= Primary Care Support England =

British administrative organisation

Primary Care Support England is a support service for GP Practices, Pharmacies, Dentists and Opticians in England.

It provides administrative and payment services, sends out test results, manages supplies and runs the performers lists. It administers the authorisation process for access to the list of patients registered with GPs in England, processes patient registrations and moves patient records, and issues access credentials.

It is run by Capita under a £330 million seven year contract started in 2015. Capita relies on other organisations to provide some services.

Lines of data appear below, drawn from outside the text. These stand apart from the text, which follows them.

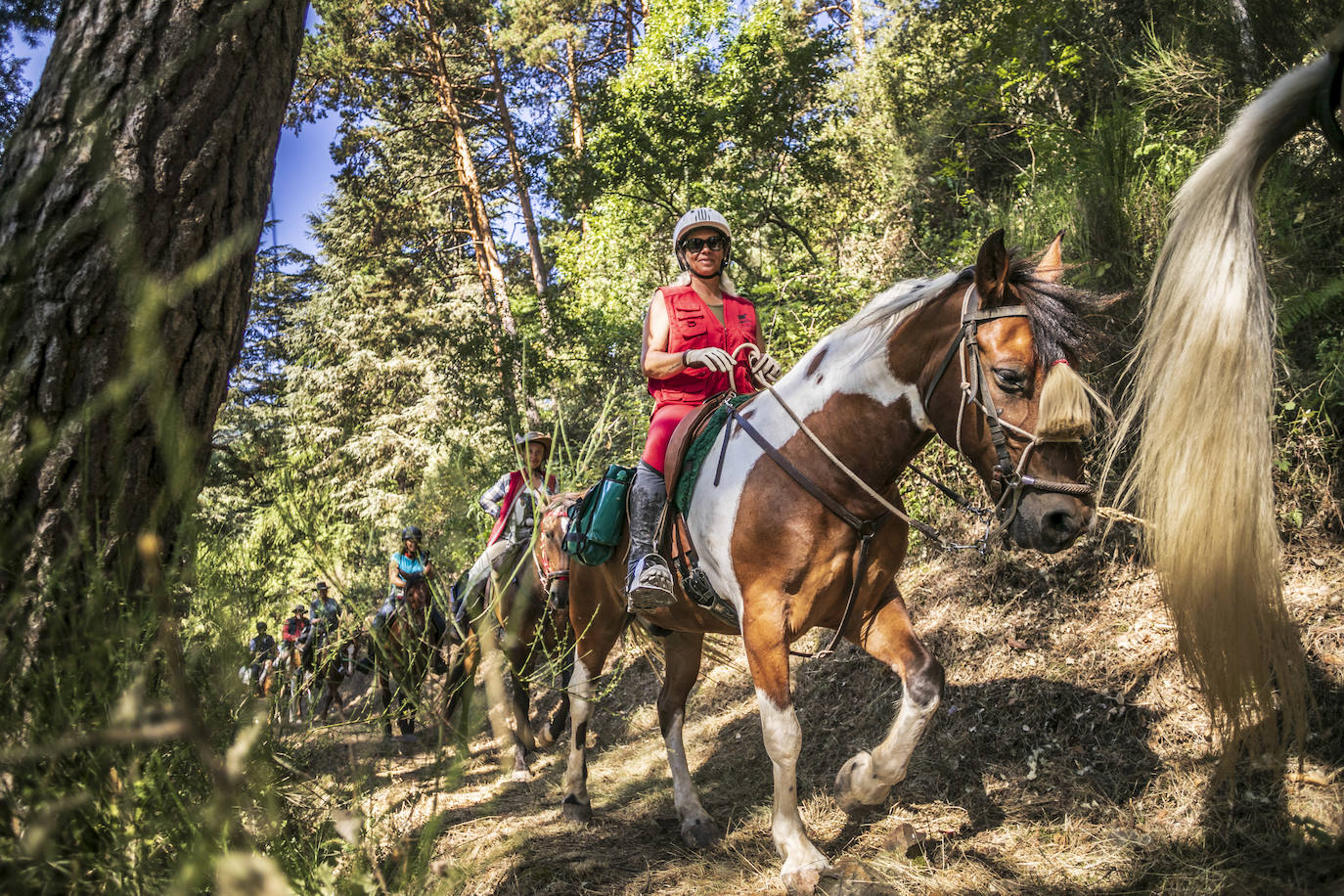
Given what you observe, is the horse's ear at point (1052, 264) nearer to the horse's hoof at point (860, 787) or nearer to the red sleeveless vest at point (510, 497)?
the horse's hoof at point (860, 787)

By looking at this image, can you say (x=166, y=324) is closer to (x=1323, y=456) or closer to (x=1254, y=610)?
(x=1254, y=610)

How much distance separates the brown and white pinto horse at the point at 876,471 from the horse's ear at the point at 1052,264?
10 millimetres

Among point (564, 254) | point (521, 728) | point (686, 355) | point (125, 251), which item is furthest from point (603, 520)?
point (564, 254)

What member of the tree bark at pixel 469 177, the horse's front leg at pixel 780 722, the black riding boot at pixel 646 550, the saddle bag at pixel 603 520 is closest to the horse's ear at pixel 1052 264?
the horse's front leg at pixel 780 722

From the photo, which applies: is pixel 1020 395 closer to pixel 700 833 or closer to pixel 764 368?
pixel 764 368

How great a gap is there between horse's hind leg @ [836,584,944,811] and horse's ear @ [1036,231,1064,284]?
1.53 meters

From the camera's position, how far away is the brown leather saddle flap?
4086 mm

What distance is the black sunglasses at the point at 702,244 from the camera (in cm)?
446

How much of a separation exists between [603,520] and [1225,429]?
2982mm

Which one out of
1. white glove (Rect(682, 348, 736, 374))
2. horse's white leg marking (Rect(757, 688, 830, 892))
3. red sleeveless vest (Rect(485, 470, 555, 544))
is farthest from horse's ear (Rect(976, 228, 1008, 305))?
red sleeveless vest (Rect(485, 470, 555, 544))

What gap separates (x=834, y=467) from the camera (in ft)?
11.5

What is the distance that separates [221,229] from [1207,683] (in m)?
3.34

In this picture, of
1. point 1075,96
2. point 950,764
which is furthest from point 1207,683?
point 1075,96

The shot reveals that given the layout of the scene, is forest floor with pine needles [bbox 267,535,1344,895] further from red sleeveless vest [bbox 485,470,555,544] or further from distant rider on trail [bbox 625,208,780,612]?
red sleeveless vest [bbox 485,470,555,544]
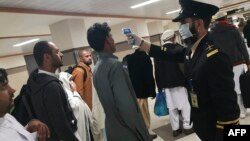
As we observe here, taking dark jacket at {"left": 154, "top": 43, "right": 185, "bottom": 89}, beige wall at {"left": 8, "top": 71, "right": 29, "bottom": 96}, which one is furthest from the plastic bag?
beige wall at {"left": 8, "top": 71, "right": 29, "bottom": 96}

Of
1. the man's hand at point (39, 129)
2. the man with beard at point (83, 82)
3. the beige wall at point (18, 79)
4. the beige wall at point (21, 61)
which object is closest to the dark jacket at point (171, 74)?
the man with beard at point (83, 82)

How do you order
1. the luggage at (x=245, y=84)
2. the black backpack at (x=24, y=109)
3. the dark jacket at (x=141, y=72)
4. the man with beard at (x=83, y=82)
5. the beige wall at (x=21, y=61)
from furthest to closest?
the beige wall at (x=21, y=61), the dark jacket at (x=141, y=72), the man with beard at (x=83, y=82), the luggage at (x=245, y=84), the black backpack at (x=24, y=109)

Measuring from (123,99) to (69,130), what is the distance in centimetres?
48

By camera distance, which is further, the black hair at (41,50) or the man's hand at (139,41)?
the man's hand at (139,41)

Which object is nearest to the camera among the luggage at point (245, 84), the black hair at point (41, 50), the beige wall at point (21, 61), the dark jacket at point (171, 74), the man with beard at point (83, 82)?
the black hair at point (41, 50)

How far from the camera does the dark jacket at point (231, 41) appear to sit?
12.3 ft

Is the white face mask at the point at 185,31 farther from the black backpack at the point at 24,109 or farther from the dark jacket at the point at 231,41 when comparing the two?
the dark jacket at the point at 231,41

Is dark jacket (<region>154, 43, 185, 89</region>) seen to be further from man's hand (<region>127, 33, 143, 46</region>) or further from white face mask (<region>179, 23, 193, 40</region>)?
white face mask (<region>179, 23, 193, 40</region>)

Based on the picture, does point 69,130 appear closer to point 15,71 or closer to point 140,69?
point 140,69

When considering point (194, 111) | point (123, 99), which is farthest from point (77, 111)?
point (194, 111)

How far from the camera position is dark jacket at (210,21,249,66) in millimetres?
3740

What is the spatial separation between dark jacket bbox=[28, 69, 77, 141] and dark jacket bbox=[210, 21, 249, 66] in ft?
8.54

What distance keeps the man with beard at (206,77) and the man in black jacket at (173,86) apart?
2034 millimetres

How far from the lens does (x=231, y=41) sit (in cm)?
374
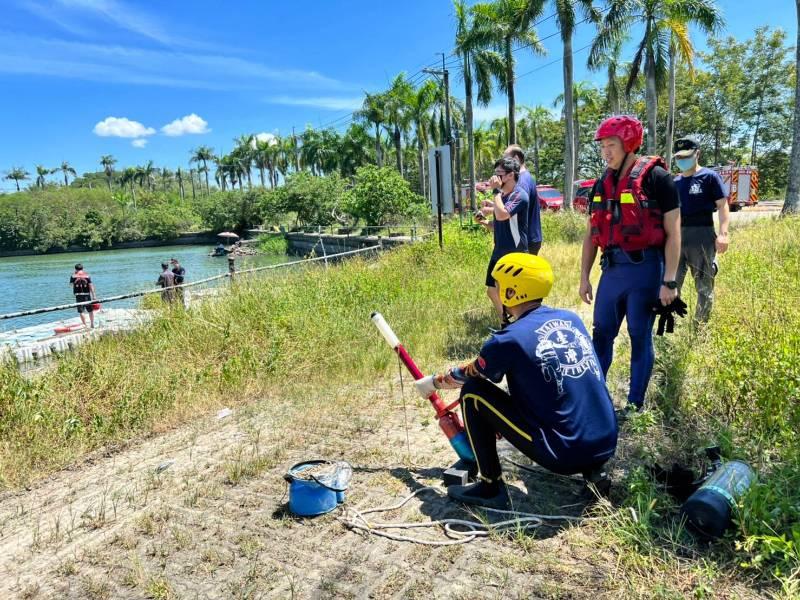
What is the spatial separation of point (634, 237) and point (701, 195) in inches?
73.6

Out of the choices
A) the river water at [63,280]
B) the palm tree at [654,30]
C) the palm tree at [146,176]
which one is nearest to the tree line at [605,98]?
the palm tree at [654,30]

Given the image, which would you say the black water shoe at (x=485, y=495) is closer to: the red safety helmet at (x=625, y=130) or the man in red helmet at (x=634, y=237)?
the man in red helmet at (x=634, y=237)

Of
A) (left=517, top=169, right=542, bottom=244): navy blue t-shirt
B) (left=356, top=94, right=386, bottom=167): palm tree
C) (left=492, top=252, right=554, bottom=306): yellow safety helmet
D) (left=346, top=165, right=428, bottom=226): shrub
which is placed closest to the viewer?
(left=492, top=252, right=554, bottom=306): yellow safety helmet

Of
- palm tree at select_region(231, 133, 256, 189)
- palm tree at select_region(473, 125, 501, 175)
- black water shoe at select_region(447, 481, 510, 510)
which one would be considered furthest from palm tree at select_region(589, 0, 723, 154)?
palm tree at select_region(231, 133, 256, 189)

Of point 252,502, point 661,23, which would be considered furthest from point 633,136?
point 661,23

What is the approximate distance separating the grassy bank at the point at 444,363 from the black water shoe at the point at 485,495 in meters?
0.50

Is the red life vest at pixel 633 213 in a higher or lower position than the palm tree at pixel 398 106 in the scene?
lower

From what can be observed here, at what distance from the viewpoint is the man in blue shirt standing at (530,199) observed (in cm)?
462

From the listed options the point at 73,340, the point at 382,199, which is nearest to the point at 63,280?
the point at 382,199

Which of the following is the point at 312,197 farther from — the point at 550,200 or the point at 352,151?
the point at 550,200

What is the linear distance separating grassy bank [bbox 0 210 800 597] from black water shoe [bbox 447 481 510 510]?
50 centimetres

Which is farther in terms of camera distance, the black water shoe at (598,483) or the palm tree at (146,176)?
the palm tree at (146,176)

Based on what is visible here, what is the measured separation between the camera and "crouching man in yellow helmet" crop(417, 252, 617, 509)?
240cm

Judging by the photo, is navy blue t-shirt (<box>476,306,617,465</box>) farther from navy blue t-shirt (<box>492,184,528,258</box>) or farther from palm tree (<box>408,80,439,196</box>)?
palm tree (<box>408,80,439,196</box>)
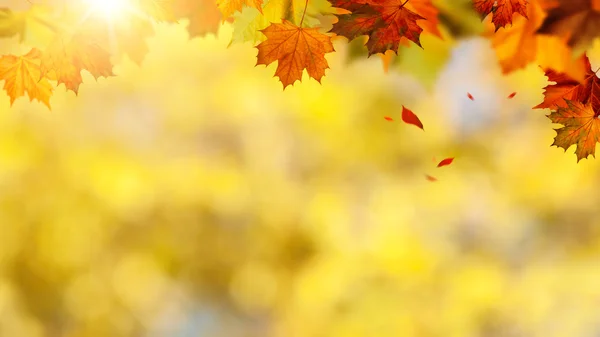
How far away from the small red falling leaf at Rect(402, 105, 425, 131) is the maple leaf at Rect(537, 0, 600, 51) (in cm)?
318

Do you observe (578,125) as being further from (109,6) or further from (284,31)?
(109,6)

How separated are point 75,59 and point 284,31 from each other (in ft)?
1.44

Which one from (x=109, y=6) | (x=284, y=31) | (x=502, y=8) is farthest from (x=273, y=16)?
(x=502, y=8)

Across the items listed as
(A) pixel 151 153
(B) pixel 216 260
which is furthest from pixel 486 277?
(A) pixel 151 153

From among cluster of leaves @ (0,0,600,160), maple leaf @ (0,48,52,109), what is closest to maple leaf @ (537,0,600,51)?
cluster of leaves @ (0,0,600,160)

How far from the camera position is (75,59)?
125 cm

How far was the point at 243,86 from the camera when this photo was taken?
4871 mm

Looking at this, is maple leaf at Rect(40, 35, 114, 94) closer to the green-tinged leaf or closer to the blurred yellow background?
the green-tinged leaf

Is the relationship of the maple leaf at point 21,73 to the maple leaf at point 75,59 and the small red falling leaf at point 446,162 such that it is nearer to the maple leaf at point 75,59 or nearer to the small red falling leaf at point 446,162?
the maple leaf at point 75,59

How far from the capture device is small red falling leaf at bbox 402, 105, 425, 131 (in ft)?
14.9

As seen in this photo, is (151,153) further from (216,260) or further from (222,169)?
(216,260)

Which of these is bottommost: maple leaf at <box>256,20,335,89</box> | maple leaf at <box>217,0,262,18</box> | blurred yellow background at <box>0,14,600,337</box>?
blurred yellow background at <box>0,14,600,337</box>

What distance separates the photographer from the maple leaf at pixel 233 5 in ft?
3.98

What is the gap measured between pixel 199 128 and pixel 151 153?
16.7 inches
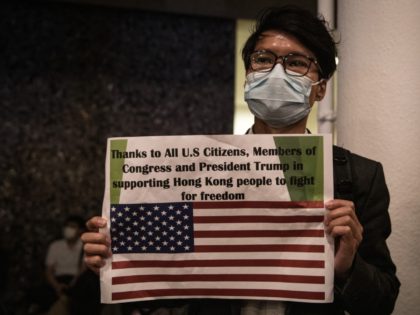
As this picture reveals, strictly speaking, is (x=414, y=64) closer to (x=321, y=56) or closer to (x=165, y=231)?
(x=321, y=56)

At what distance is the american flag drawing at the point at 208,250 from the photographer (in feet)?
4.76

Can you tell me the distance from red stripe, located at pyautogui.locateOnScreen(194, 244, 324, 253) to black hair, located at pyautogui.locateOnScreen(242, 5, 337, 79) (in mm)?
574

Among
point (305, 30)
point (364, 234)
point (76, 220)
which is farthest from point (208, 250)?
point (76, 220)

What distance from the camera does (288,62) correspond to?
1.62m

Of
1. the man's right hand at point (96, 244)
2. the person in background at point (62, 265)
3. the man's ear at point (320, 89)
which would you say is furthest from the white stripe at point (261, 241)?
the person in background at point (62, 265)

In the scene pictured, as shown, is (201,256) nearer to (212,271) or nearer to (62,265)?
(212,271)

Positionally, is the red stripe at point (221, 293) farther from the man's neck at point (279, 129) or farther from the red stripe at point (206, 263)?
the man's neck at point (279, 129)

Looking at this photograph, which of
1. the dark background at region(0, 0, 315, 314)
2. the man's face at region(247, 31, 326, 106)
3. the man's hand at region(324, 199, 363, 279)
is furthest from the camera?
the dark background at region(0, 0, 315, 314)

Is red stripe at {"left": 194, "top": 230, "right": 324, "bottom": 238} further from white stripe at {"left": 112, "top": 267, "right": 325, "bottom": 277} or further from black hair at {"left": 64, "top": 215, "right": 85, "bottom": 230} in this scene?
black hair at {"left": 64, "top": 215, "right": 85, "bottom": 230}

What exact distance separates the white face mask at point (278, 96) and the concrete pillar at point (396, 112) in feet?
2.13

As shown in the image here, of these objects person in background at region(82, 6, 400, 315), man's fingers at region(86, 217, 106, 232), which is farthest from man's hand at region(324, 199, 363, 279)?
man's fingers at region(86, 217, 106, 232)

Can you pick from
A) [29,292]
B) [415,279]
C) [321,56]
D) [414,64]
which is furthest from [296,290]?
[29,292]

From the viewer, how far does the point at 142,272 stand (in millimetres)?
1481

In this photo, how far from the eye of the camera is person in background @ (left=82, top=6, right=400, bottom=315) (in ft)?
4.54
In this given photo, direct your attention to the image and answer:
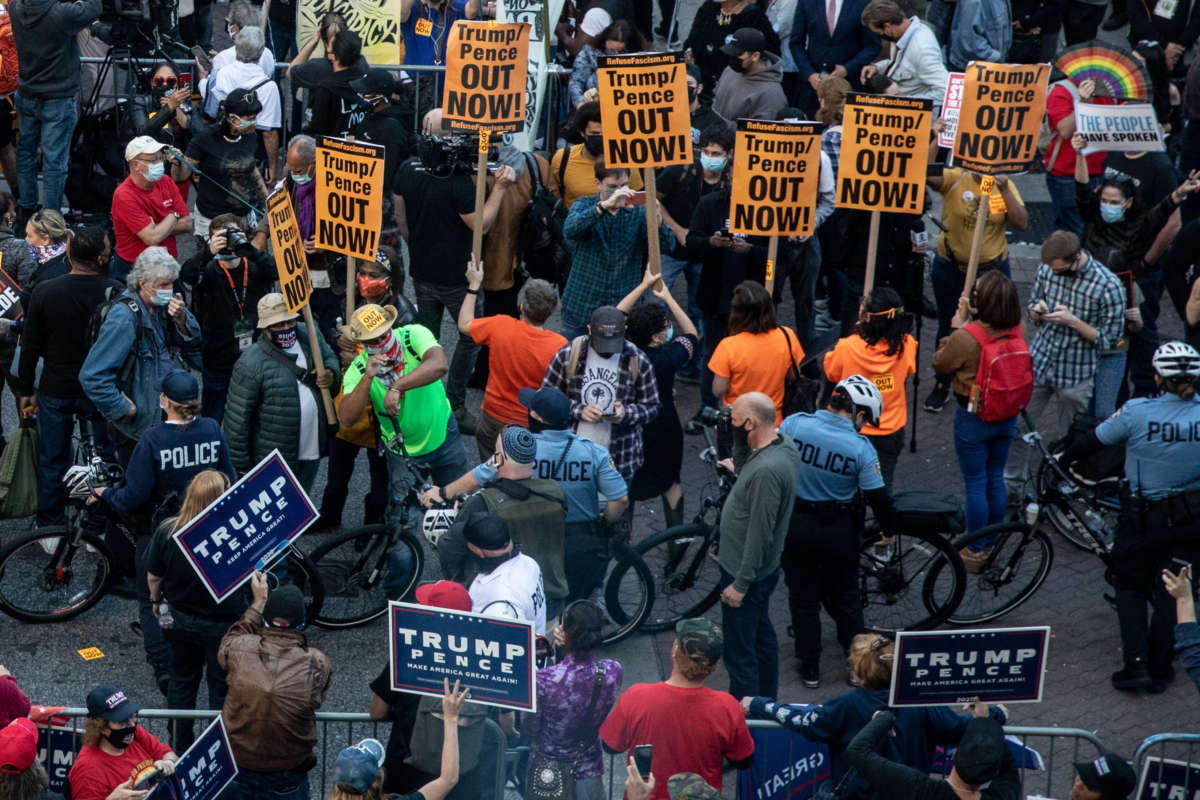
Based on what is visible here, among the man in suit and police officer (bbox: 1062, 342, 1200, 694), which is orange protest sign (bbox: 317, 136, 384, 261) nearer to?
police officer (bbox: 1062, 342, 1200, 694)

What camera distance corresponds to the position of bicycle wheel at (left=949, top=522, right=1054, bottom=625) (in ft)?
31.4

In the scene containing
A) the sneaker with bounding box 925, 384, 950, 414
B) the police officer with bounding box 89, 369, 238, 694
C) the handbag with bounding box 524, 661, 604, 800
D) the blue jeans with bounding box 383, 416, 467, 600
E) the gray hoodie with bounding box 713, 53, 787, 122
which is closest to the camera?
the handbag with bounding box 524, 661, 604, 800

In May 2018, the National Audit Office reported that failings by Capita and other organisations had hit primary care services and, potentially, put patients at risk. They recommended that NHS England should consider taking some or all of the work back in-house. The House of Commons Public Accounts Committee criticised NHS England for its handling of the contract, calling the arrangement short sighted and a shambles, and saying that in its rush to save money. It failed to consider the impact on the 39,000 GPs, dentists, opticians, and pharmacists affected.

Katrina Venerus, clinical director of the Local Optical Committee Support Unit, was seconded to the organisation in August 2018 to help with the modernisation of the ophthalmic payments service.

Capita's contract was extended by 3 years in 2022. It will run to 31 August 2025 at a cost of £94 million. The extension was not welcomed by the British Medical Association.